When we lived in Union City, our backyard neighbor was a mama opossum.

The first time Gosia saw her with hanging babies, she couldn’t believe such a species existed. At our summer cabin in the woods in rural Poland, I equally thrilled to the sight of a mated pair of Hoopoe with zebra-like feathers, orange breasts and black-and-orange head crest.

Here in Fairbanks, Alaska, our neighbor is a moose sequestered in nearby woods. Sometimes you can see hoofprints in the street. It was rather warm in Alaska’s Interior at minus 4 degrees.

“Hank, quick, you must see this,” she called. 

I had been up since midnight writing a book chapter. I was thinking Gosia spotted a green aurora in the sky, but no. I put down my coffee cup and went outside in my bathrobe. She hustled past me to grab a camera.

That neighborhood moose calmly munched on sticks and last summer’s herb plants in our fenced garden. A streetlamp illuminated the animal. My best guess is that it was a yearling of about 350 to 400 pounds.

Whoa, all at once, without trying, I spooked the moose. It gathered itself and rushed toward me intending to leap over the low part of the fence. 

Luckily, Gosia kept the door opened a crack, so I scooted inside, knocking down a fruit juicer to avoid getting accidentally run over. 

Gosia raced through the doorway hoping to get a snapshot.  All she saw were tracks in the foot-deep snow. 

Moose photo by Anna Hornowska
This wasn’t the end of our January adventures. We took a family vacation in Arizona. 

Gosia, our daughter Natalia and I headed for the Grand Canyon’s south rim. Natalia was happy to build a snowman in Flagstaff, for she works as a Ph.D. researcher in tropical Malaysia. 

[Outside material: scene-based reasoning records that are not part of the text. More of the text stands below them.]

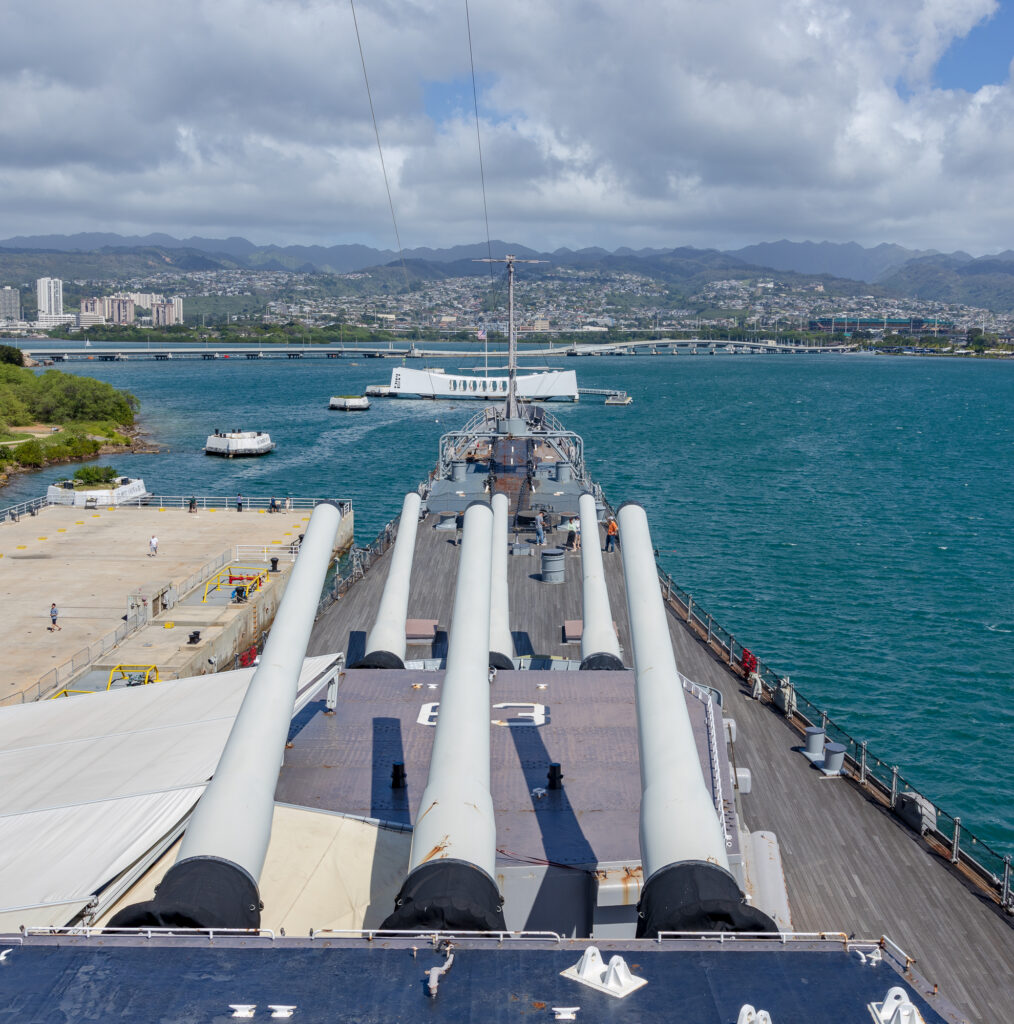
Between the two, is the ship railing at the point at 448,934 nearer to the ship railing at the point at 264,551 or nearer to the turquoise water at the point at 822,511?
the turquoise water at the point at 822,511

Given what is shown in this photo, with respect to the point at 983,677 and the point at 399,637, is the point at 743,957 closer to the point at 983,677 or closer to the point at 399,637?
the point at 399,637

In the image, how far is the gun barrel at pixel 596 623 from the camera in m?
23.5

I had last been at the Grand Canyon to write about the El Tovar lodge for Outside magazine. Now, everything about the lodge was smaller than I remembered. The lobby was tinier, and the peeled log posts, while impressive, were not so stout. It was like going back to your childhood house and seeing it  through adult eyes. 

Nonetheless, the view from the south rim was as glorious as I remembered. Gosia and Natalia couldn’t take enough photos. We went next to Mather Point and stared google-eyed at the enormity of this sedimentary marvel of nature. 

Outside the El Tovar, we thrilled to seeing elk everywhere as we walked and drove. We also had dozens of quail beg for a handout at an outdoors eatery. A large red-tailed hawk swooped down in a canyon and came away with a small varmint.

All was marvelous except we witnessed a vicious case of road rage. At 75 miles per hour, a nut-job in a compact car terrorized a slow driver in the fast lane, practically touching his bumper — maybe 30 inches away. An accident would have been catastrophic and might have ensnared us. Minutes later, we passed a burned-out car hulk with a dozen first responders standing by it in shock. I hope when that insane driver drove by the wreck, he experienced a “come to Jesus” awakening. 

Otherwise, it was a memorable vacation. We hiked to the famous ancient springs cliff-dweller remains at Montezuma Well.  We visited a botanical garden with every type of cactus and marveled at the architecture of Frank Lloyd Wright’s Taliesan West estate in Scottsdale.

Finally, at a thrift store in the middle of nowhere I bought an unworn black Stetson cowboy hat with Navaho-style band.  Your correspondent is now back in Fairbanks with Gosia and imagines himself looking quite jaunty.